Similar to gold, Bitcoin is a fantastic way to store wealth and hedge against inflation. However, Bitcoin has the potential to do much more than precious metal. It’s more portable, more reliable and because it can easily be split into smaller units, it makes for a great medium of exchange.
But why would someone actually want to use Bitcoin?
Launched in the wake of the 2008-09 financial crisis, Bitcoin was the first cryptocurrency. According to its creator Satoshi Nakamoto, its original purpose was to allow payments to be sent directly from one party to another without using financial institutions. Essentially, this enabled transactions to happen from one individual to another without the need for an intermediary.
What are the advantages of using Bitcoin?

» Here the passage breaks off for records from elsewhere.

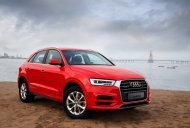 Limited-edition Audi Q3 Dynamic Edition launched in India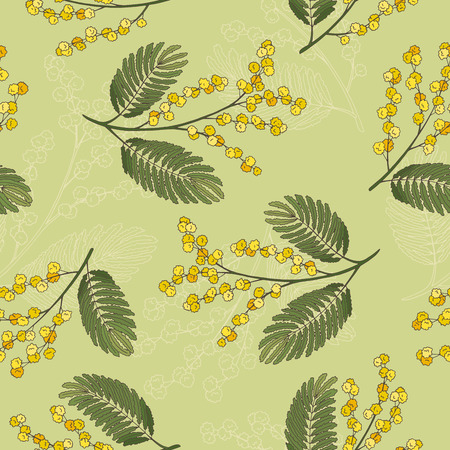 Mimosa graphic green yellow sketch seamless pattern illustration vector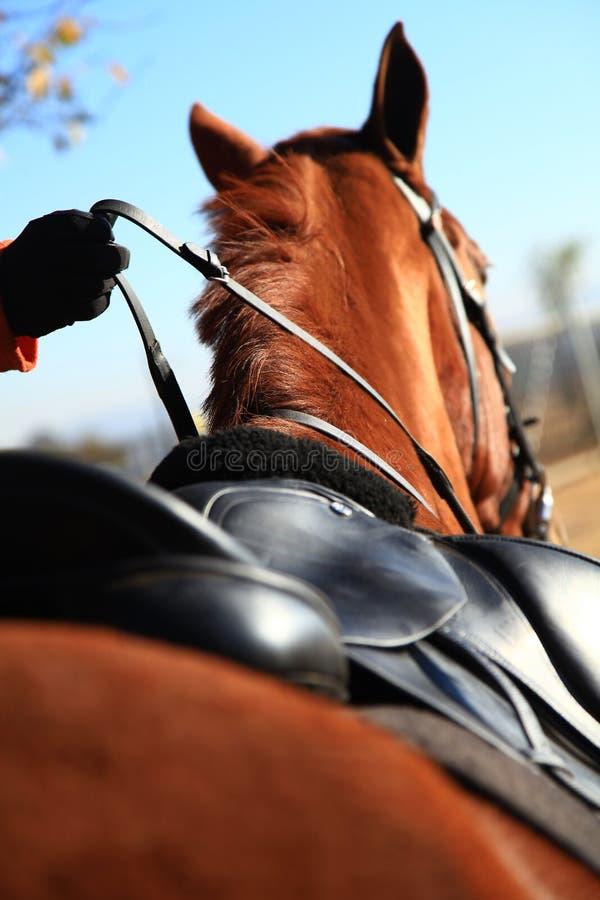Задняя часть лошади стоковые изображения rf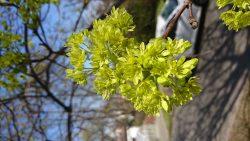 Kurz poznávání stromů akeřů vbezlistém stavu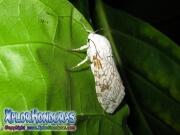giant Leopard Moth catterpillar Hypercompe scribonia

Using Bitcoin is simple. It’s as easy as sending an email. You transfer Bitcoin from your personal wallet to someone else’s, just like you would a bank transfer from an online banking app. However, compared to more traditional mediums of exchange, Bitcoin has multiple advantages. Not only is it more scarce, but Bitcoin is also more divisibile, easier to transport and harder to counterfeit.
The primary draw of Bitcoin for many users is the removal of intermediaries. Users are able to manage their finances personally without dealing with third parties like banks or governments. This enables them to take full control and custody of their finances, meaning that they no longer need to trust someone else to look after their money.

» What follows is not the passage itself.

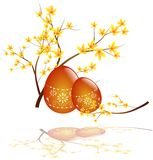 Easter egg with laburnum. Illustration of orange easter eggs with twig of laburnum Stock Photography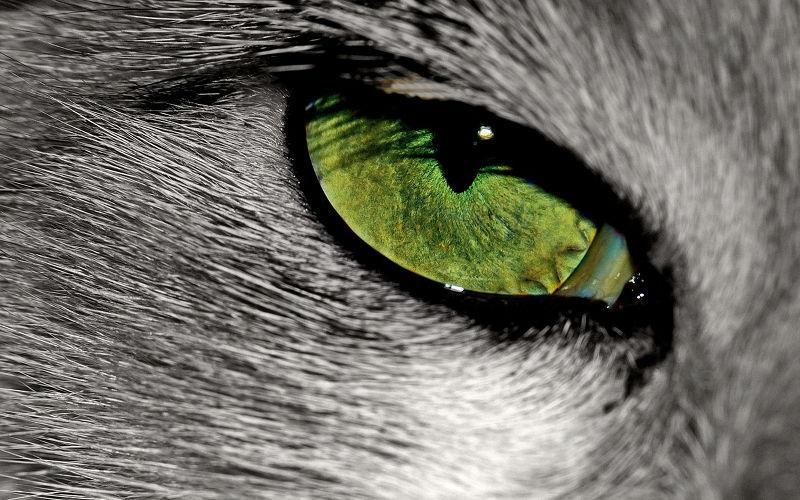 Trzy powieki u kota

Another major advantage of Bitcoin is anonymity. Unless an individual publicly publishes their transactions or reveals their wallet address, their identity cannot be associated with any payments. This allows Bitcoin to function similarly to cash payments. However, although Bitcoin transactions cannot be linked to personal identity, it does not mean transactions are entirely untraceable. This is because once information is stored on a blockchain, it’s immutable and accessible to everyone.
The minimisation and in some cases total removal of fees is something else that attracts users to Bitcoin. Because there are no intermediaries, there aren’t any middle-men to take their cut. Banking and international transaction fees are removed entirely, and generic transaction fees are very low. Settlement times are also very quick, meaning for a more efficient means of payment.
Finally, what makes Bitcoin so great is its accessibility. This is arguably the most significant benefit because it enables those unfortunate enough without access to traditional banking systems to have access to a safe and secure financial network. Bitcoin is a great tool for social good because it’s so inclusive. It empowers everyone, especially those who’re least privileged.
What can you buy with Bitcoin?
So, what can you actually buy with Bitcoin? Well, for a start, a lot of people buy Bitcoin as an investment. This is because Bitcoin has sound financial principles that cannot be altered. On top of that, some people trade Bitcoin just like you would stocks or traditional currencies. But Bitcoin is more than just a tool for profit. Bitcoin genuinely can be used as a peer-to-peer payment system. And now more and more businesses are accepting Bitcoin as a means of payment for goods and services.
Bitcoin is nothing more than a digital currency. But its use cases go much further than you’d expect. It’s fully decentralised which provides individuals with greater control. It’s also faster, cheaper to use and more secure. This makes it a better option for merchant and peer-to-peer payments. On top of this utility, it’s also a great tool for investment and it’s looking likely that it will become the transnational digital currency.